The success of Yellow Magic Orchestra will be phenomenal in Japan and some of its hits will also be noticed in the West, such as electro-funk Computer Game/Firecracker, which will be sampled by American hip hop pioneer Afrika Bambaataa, or Behind the Maskwhich will feature covers by Michael Jackson and Eric Clapton.

After the dissolution of YMO at the end of 1983, Ryuichi Sakamoto gave free rein to his solo projects, exploring throughout his career a host of musical styles (progressive and ambient rock, rap, house, contemporary music, bossa nova…).

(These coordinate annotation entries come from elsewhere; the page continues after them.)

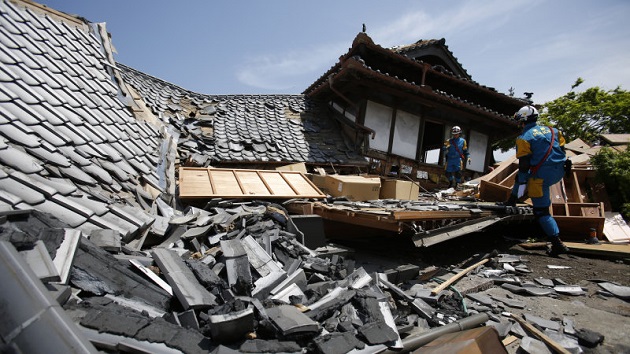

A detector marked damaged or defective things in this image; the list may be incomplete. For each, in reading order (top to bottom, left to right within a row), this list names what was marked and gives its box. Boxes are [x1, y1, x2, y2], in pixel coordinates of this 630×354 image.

broken wooden board [178, 167, 326, 199]
broken wooden board [604, 212, 630, 245]
broken wooden board [564, 242, 630, 258]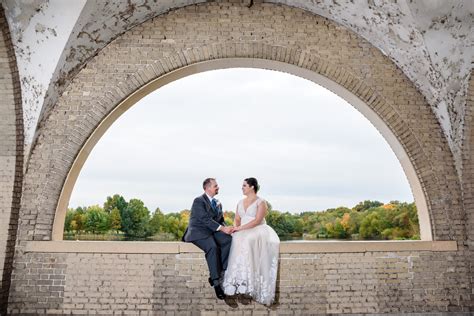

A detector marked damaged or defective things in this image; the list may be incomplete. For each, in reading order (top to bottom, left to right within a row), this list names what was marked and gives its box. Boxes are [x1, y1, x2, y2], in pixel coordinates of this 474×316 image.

peeling paint on concrete [0, 0, 474, 178]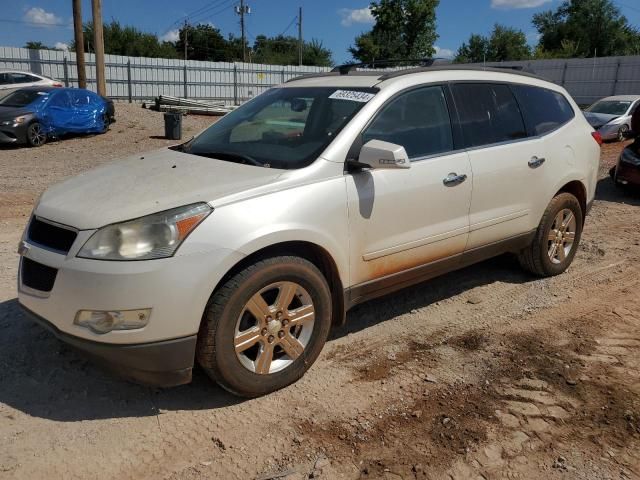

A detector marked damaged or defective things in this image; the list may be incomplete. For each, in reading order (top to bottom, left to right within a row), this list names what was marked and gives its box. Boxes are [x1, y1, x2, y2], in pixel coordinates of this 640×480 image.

damaged car [0, 86, 114, 146]
damaged car [584, 94, 640, 142]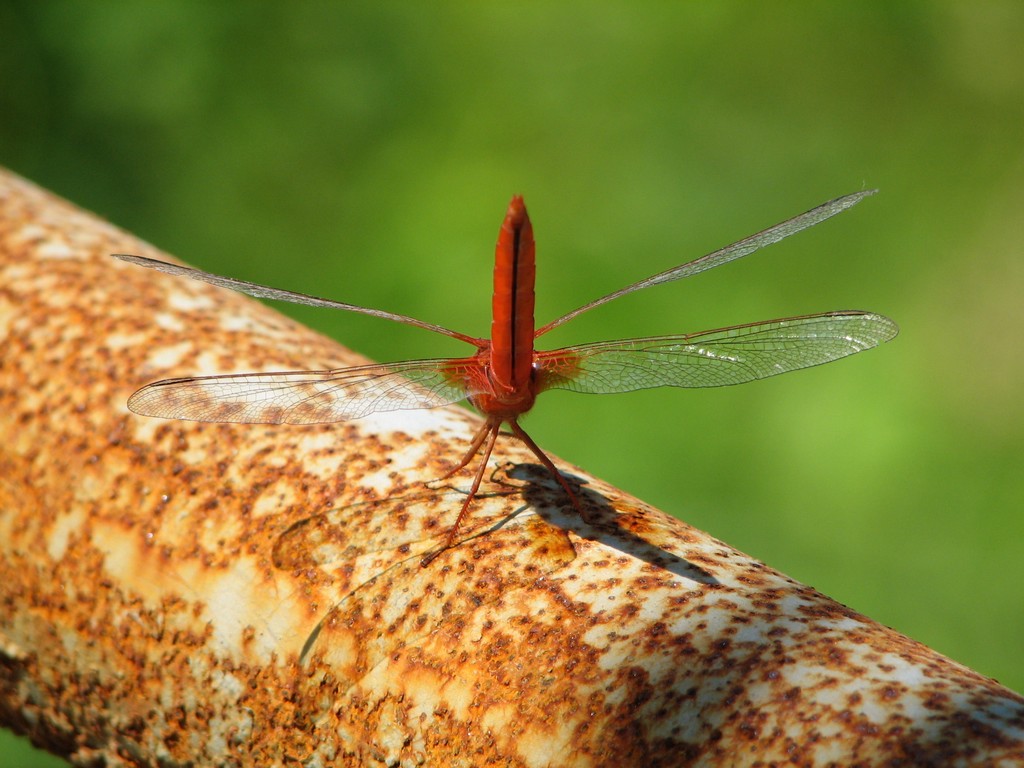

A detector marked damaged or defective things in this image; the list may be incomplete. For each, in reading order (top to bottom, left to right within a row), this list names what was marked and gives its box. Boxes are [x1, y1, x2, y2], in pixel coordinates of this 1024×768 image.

rusty metal pipe [2, 168, 1024, 768]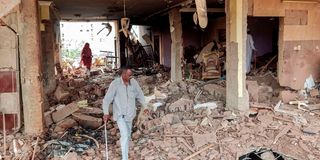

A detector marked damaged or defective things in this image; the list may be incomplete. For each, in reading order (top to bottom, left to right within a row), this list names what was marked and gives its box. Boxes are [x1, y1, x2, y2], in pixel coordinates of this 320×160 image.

damaged column [19, 0, 44, 134]
damaged column [225, 0, 250, 110]
shattered wall [251, 0, 320, 90]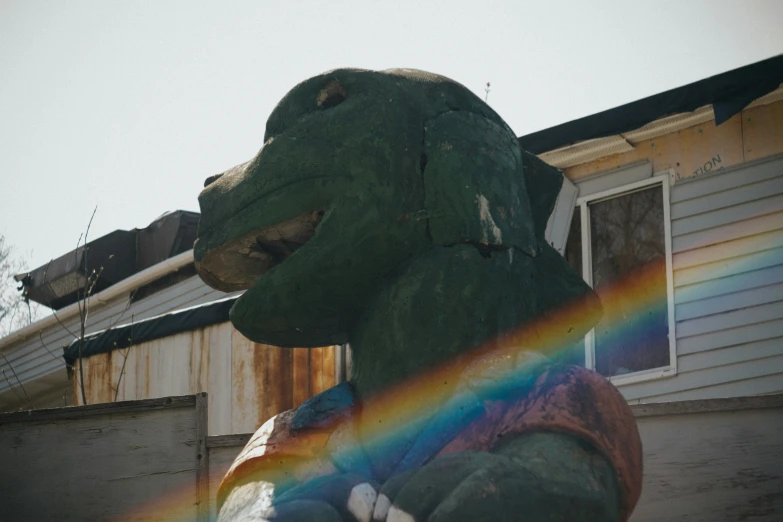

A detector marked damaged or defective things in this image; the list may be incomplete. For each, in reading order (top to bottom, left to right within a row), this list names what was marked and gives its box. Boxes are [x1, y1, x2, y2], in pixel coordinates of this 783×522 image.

rusty metal wall [74, 320, 340, 434]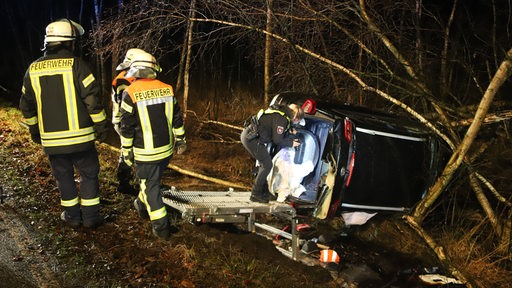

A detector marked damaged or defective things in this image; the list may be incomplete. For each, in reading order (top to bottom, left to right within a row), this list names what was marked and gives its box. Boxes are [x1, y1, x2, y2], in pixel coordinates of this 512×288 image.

overturned car [266, 92, 446, 218]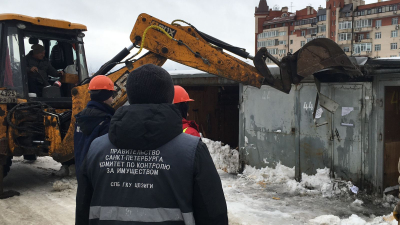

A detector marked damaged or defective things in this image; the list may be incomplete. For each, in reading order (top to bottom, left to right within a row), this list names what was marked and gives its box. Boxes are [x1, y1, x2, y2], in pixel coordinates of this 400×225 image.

rusty metal door [298, 83, 332, 175]
rusty metal door [330, 84, 364, 185]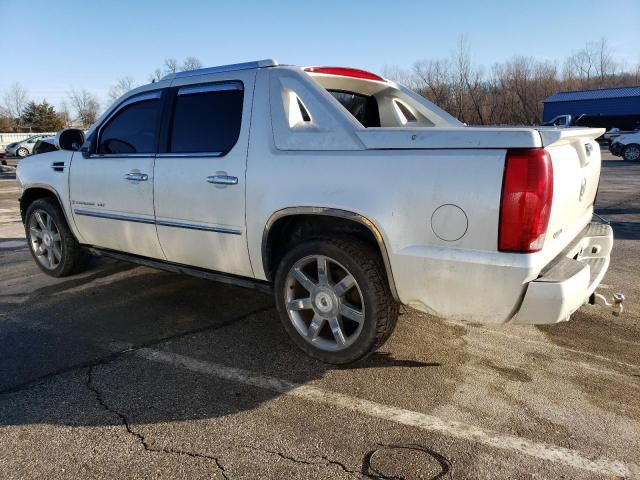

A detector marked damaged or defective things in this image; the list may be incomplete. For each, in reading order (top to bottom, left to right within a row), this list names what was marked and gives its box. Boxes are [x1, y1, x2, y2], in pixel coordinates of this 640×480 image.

cracked pavement [0, 156, 636, 478]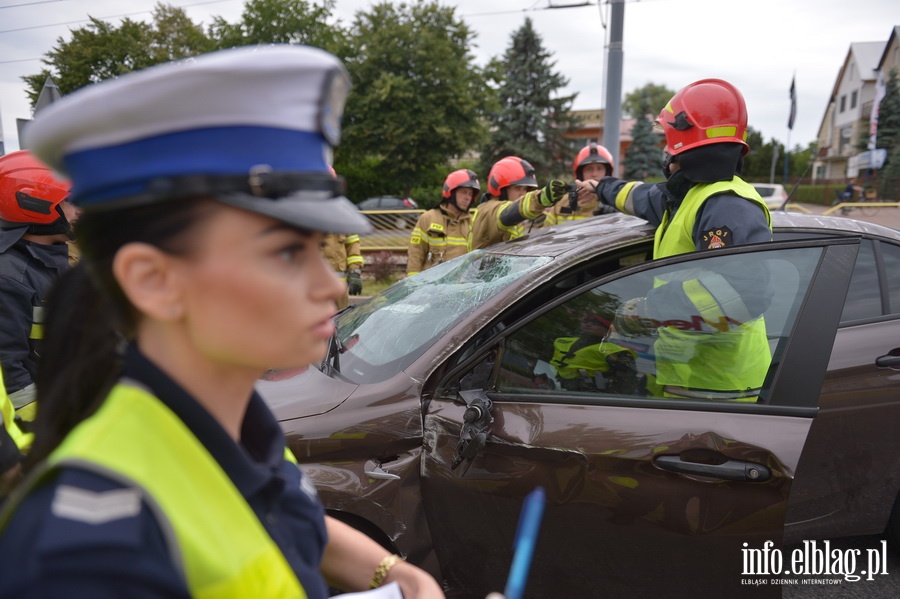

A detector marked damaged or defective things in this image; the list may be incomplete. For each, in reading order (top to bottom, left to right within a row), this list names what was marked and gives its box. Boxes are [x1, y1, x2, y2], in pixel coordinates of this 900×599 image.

Environmental activist, anti-nuclear, he was “a citizen of the world”

He multiplies collaborations with avant-garde artists, but also with stars like the punk Iggy Pop, the Cape Verdean singer Cesaria Evora, the Brazilian Caetano Veloso or the Senegalese Youssou N’Dour. “I want to be a citizen of the world. This may sound very hippie but I like itsaid Ryuichi Sakamoto, who has lived in New York since the 1990s.

Far from being an artist in his ivory tower, Ryuichi Sakamoto was also very sensitive to major societal issues. A long-time environmental activist, he became a leading figure in the anti-nuclear movement in Japan after the Fukushima disaster in March 2011.

As such, in 2012 he notably organized a mega-concert against nuclear power near Tokyo, ironically inviting his friends from Kraftwerk (which means power station in German), and one of the flagship titles of which was is calling Radioactivity. In 2007, he also founded More Trees, an NGO for sustainable forest management in Japan, the Philippines and Indonesia.

Married and divorced twice, Ryuichi Sakamoto was notably the father of J-pop singer Miu Sakamoto, born in 1980 from his union with Japanese singer and pianist Akiko Yano.